Extracted text>
⟨

I'm just going to put it out there that I don't really read that much anymore, at least when it comes to actual novels. When I was a kid I scooped up anything I could get my hands on, but now, somehow I just can't find the time, or I can't seem to find too much that actually interests me like a movie, or things that I read online. I'm not saying that there isn't good literature out there anymore - because there definitely is - but I guess sometimes a good book has to hit you over the head, and there haven't been too many books that have done that for me lately.
There are exceptions though. For instance I'm still working my way through Stealing Buddha's Dinner, which I actually like - I just need to finish it. The Gangster We Are All Looking For I ended up reading in one sitting because it was that good, and while I've sucked up a few Harry Potters, a Da Vinci Code, some Kim Wong Keltner - and how I could I not want to read The Unwanted - if you're keeping score - that's like one book a year - maybe (and I still haven't been able to finish IBM And The Holocaust).
Enough about my illiteracy though - here's another book I might have to add to the list (which I'll hopefully get through in 2009...) called Southeast Asian Refugees and Immigrants in the Mill City, which is a collection of essays about the Southeast Asian American population in Lowell.
Here's a quick snippet from The Boston Globe:
The 1970s, Tem Chea remembers, were a time of fear, running, and crowded refugee camps. The Cambodian refugee and his family moved four times from camp to camp while escaping the horrors of the Khmer Rouge regime that claimed about 1 million lives. After landing in Oregon, he later moved to Lowell, where he integrated into American society by becoming a teacher and eventually helping create the Cambodian American Voter League.Read more here.

⟩

Assignment> Copy out the post about reading habits and the essay collection on Lowell's Southeast Asian community in full, word for word.

Record excerpts>
⟨

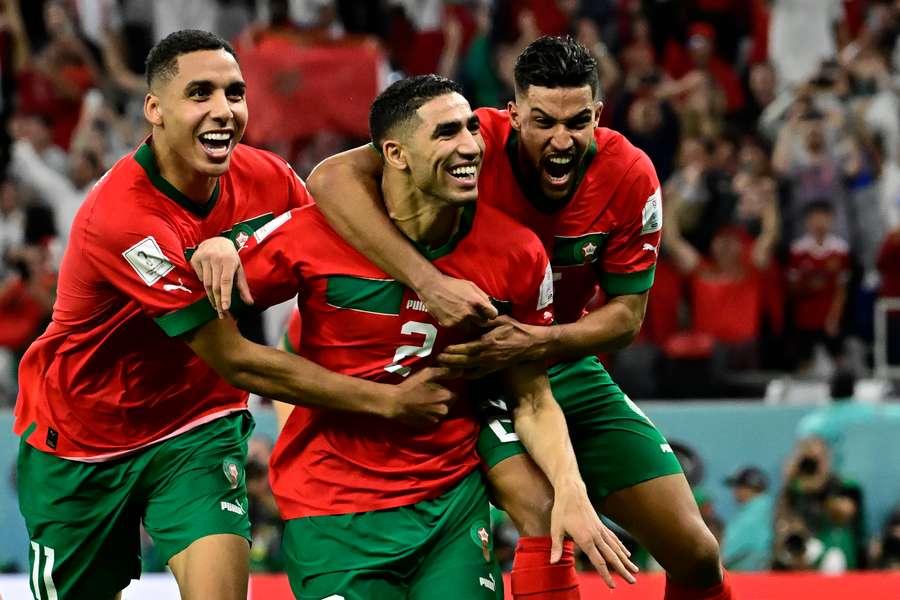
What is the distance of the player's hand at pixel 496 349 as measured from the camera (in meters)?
3.91

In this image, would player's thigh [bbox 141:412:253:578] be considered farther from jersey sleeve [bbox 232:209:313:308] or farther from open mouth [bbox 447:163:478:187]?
open mouth [bbox 447:163:478:187]


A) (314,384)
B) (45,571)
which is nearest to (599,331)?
(314,384)

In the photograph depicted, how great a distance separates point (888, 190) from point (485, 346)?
6.25m

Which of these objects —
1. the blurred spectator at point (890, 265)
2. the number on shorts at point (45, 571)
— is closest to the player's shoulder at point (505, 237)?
the number on shorts at point (45, 571)

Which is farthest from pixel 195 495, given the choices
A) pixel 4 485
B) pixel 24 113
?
pixel 24 113

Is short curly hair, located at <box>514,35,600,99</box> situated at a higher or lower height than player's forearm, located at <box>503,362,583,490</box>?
higher

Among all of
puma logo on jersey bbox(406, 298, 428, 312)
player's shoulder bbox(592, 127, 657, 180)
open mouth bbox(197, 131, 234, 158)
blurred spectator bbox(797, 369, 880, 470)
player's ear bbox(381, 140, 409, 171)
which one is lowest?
blurred spectator bbox(797, 369, 880, 470)

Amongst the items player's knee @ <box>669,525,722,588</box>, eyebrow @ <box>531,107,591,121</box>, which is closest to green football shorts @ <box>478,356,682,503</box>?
player's knee @ <box>669,525,722,588</box>

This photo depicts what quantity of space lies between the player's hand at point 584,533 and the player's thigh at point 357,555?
1.17 ft

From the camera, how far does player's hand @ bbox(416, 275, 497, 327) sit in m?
3.84

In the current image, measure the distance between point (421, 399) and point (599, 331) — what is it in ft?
2.23

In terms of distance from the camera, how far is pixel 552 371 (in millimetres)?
4598

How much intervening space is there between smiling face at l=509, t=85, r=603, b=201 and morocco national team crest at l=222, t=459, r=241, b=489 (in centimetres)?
122

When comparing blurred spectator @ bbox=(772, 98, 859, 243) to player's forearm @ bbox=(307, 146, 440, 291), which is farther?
blurred spectator @ bbox=(772, 98, 859, 243)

⟩

Task result>
I'm just going to put it out there that I don't really read that much anymore, at least when it comes to actual novels. When I was a kid I scooped up anything I could get my hands on, but now, somehow I just can't find the time, or I can't seem to find too much that actually interests me like a movie, or things that I read online. I'm not saying that there isn't good literature out there anymore - because there definitely is - but I guess sometimes a good book has to hit you over the head, and there haven't been too many books that have done that for me lately.
There are exceptions though. For instance I'm still working my way through Stealing Buddha's Dinner, which I actually like - I just need to finish it. The Gangster We Are All Looking For I ended up reading in one sitting because it was that good, and while I've sucked up a few Harry Potters, a Da Vinci Code, some Kim Wong Keltner - and how I could I not want to read The Unwanted - if you're keeping score - that's like one book a year - maybe (and I still haven't been able to finish IBM And The Holocaust).
Enough about my illiteracy though - here's another book I might have to add to the list (which I'll hopefully get through in 2009...) called Southeast Asian Refugees and Immigrants in the Mill City, which is a collection of essays about the Southeast Asian American population in Lowell.
Here's a quick snippet from The Boston Globe:
The 1970s, Tem Chea remembers, were a time of fear, running, and crowded refugee camps. The Cambodian refugee and his family moved four times from camp to camp while escaping the horrors of the Khmer Rouge regime that claimed about 1 million lives. After landing in Oregon, he later moved to Lowell, where he integrated into American society by becoming a teacher and eventually helping create the Cambodian American Voter League.Read more here.